Tiger's win most impressive, too. He played better than I ever saw him play. Usually he scrambles. Yesterday, he hit every fairway. Ahead of the field after losing the lead in the final round, he didn't look back--birdied three of the last four holes, including the 18th where he hit the ball stiff under pressure that would have caused A-Rod to streak his undies. As much as I would like to be able to follow him at the US Open which I think he will win, I want to watch MJ, Justin, and Ben play the course. PTI has an over under of 87.

Then there is Kobe getting screened at the buzzer and the Magic guy missing the layup. I did that once in high school. Never recovered.

2 mehmattski   ~  Jun 8, 2009 9:17 am

Heh. So yesterday, the following all won:

Roger Federer
New York Yankees
Tiger Woods
Los Angeles Lakers

A triumph for elitism! Strangely, though, in the two individual sports, the elite are heroes, rooted on by nearly all fans. Roland Garros yesterday rang with cheers for "Roger! Roger!" and Tiger drew huge crowds once again. The elite of the team sports, though, are typically reviled outside their home markets. Evil Empires. Says a lot about the American character, methinks.

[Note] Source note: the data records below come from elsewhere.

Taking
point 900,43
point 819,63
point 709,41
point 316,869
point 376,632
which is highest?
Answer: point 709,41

3 Simone   ~  Jun 8, 2009 9:23 am

I cheered and ran around the room when Roger won. I am thrilled that he finally win his French Open. Sublime tennis.

4 OldYanksFan   ~  Jun 8, 2009 12:06 pm

Tennis is a brutally demanding sport. 5 sets in summer heat, at the pace they keep up, is a high speed marathon.

5 OldYanksFan   ~  Jun 8, 2009 12:07 pm

Ya know, Tom Glavine was an Atlanta Brave for SEVENTEEN years, posting an ERA+ around 120. And the Brave are bawking at $1 million? Seems kind of cheesey.

6 tommyl   ~  Jun 8, 2009 12:19 pm

[2] I think its more the perception that in an individual sport, spending more money doesn't really equate with success. Yes, Roger and Tiger needed dedicated parents and a lot of money to train when they were younger etc. But one you turn pro in those sports money does not equal success. A mid range golfer could spend all he wanted on swing coaches, trainers and the like but he'd still never be as a good as Tiger. So the perception is that Roger and Tiger have earned their elitism, whereas the Yankees and Lakers have bought theirs. Its a bit grayer than that, but in some ways I can see it.

The other factor is that both Tiger and Roger are real class acts, whereas as Kobe, not so much.